Japanese scientists make key step toward developing quantum computer
TOKYO (AP) – Scientists in Japan have made a key step toward the development of a quantum computer – a still largely hypothetical device that would be dramatically more powerful than today’s supercomputers – according to Japanese electronics giant NEC Corp.
In what they claimed was a world first, researchers at NEC and the state-funded Institute of Physical and Chemical Research successfully demonstrated a circuit that can control the state of a pair of elemental particles and how strongly they interact with one another.
Being able to control these particles – called ”qubits” – in this fashion may help scientists to build a quantum computer, though actually developing one still lays many years in the future, research team member Yasunobu Nakamura said Wednesday.
”These results do not change the fact that there are still many difficulties to be resolved,” Nakamura said.
The NEC team, led by Jaw-Shen Tsai, published their results Thursday in the American science journal ”Science.”
Tsai’s team has already made several major steps toward developing a quantum computer, including getting elementary particles to interact with one another and controlling their ability to seemingly be in many places at the same time, a concept known as ”superposition” in quantum physics.
Quantum physics is the study of the behavior of subatomic particles, such as electrons.

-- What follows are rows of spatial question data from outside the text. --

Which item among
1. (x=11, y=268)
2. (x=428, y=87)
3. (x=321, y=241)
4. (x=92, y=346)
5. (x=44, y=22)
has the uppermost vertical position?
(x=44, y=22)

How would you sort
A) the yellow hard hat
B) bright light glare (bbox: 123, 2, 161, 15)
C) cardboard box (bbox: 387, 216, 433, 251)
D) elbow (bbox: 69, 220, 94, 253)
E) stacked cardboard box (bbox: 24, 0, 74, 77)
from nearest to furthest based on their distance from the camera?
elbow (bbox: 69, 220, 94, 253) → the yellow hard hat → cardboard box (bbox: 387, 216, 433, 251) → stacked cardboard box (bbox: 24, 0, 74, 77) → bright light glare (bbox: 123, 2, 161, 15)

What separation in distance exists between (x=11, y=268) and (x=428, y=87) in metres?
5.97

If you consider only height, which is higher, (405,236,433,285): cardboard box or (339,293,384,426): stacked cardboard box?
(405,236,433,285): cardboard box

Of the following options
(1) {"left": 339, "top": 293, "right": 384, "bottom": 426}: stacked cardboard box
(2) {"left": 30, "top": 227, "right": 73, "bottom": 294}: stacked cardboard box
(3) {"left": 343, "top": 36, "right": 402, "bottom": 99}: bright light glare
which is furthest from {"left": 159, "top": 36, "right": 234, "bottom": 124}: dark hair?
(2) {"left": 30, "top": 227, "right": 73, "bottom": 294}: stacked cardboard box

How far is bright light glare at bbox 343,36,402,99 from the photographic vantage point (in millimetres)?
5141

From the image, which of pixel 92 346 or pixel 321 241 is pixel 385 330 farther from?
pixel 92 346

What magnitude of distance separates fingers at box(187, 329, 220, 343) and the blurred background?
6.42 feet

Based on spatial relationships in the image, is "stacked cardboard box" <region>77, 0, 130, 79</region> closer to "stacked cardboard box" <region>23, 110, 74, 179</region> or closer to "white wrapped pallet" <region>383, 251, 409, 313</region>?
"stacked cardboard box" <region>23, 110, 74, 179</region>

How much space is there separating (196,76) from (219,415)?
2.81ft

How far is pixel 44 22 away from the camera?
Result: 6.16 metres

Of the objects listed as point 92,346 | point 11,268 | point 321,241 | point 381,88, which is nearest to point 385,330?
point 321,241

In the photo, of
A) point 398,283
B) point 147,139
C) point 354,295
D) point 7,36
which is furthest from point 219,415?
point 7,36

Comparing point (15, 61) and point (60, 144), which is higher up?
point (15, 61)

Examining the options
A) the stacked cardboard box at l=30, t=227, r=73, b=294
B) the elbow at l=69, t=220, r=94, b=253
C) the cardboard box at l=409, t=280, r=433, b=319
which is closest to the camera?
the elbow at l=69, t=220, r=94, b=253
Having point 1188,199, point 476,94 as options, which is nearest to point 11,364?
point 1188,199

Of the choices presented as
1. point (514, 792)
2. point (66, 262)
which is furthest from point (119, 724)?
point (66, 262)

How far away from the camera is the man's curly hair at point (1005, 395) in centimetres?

Many scientists believe quantum computing – which takes advantage of the superposition concept – promises to solve certain factoring, simulation and other intensive problems faster than today’s machines that rely on classical physics.
Earlier this year, Canadian company D-Wave Systems Inc. demonstrated a machine it claims uses quantum mechanics to solve certain types of problems. However, independent quantum physics researchers have said they are dubious of some of the company’s claims as its findings have yet to be submitted for peer review – a standard step for gaining acceptance in scientific circles.
D-Wave itself acknowledged that even it isn’t entirely sure the machine – which the company claims to be the ”world’s first commercial quantum computer” – is performing true quantum calculations.